## Your instructions
Update the data below by replacing every occurrence of "nearer" with "closer" and leaving all other text unchanged.

Spatial reasoning dataset excerpts

********************

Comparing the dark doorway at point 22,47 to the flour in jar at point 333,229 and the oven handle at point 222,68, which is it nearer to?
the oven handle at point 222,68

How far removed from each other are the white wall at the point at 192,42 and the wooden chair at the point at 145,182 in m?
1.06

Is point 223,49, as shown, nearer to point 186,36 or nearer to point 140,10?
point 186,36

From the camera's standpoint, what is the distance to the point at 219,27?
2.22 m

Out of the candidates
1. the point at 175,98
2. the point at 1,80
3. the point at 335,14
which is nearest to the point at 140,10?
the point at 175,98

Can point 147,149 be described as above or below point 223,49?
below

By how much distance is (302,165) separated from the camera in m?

********************

## Complete answer
Comparing the dark doorway at point 22,47 to the flour in jar at point 333,229 and the oven handle at point 222,68, which is it closer to?
the oven handle at point 222,68

How far removed from each other are the white wall at the point at 192,42 and the wooden chair at the point at 145,182 in m?
1.06

Is point 223,49, as shown, closer to point 186,36 or closer to point 140,10?
point 186,36

From the camera's standpoint, what is the distance to the point at 219,27?
2.22 m

Out of the candidates
1. the point at 175,98
2. the point at 1,80
3. the point at 335,14
which is nearest to the point at 140,10?
the point at 175,98

Can point 147,149 be described as above or below point 223,49?
below

By how much distance is (302,165) separated from the camera in m?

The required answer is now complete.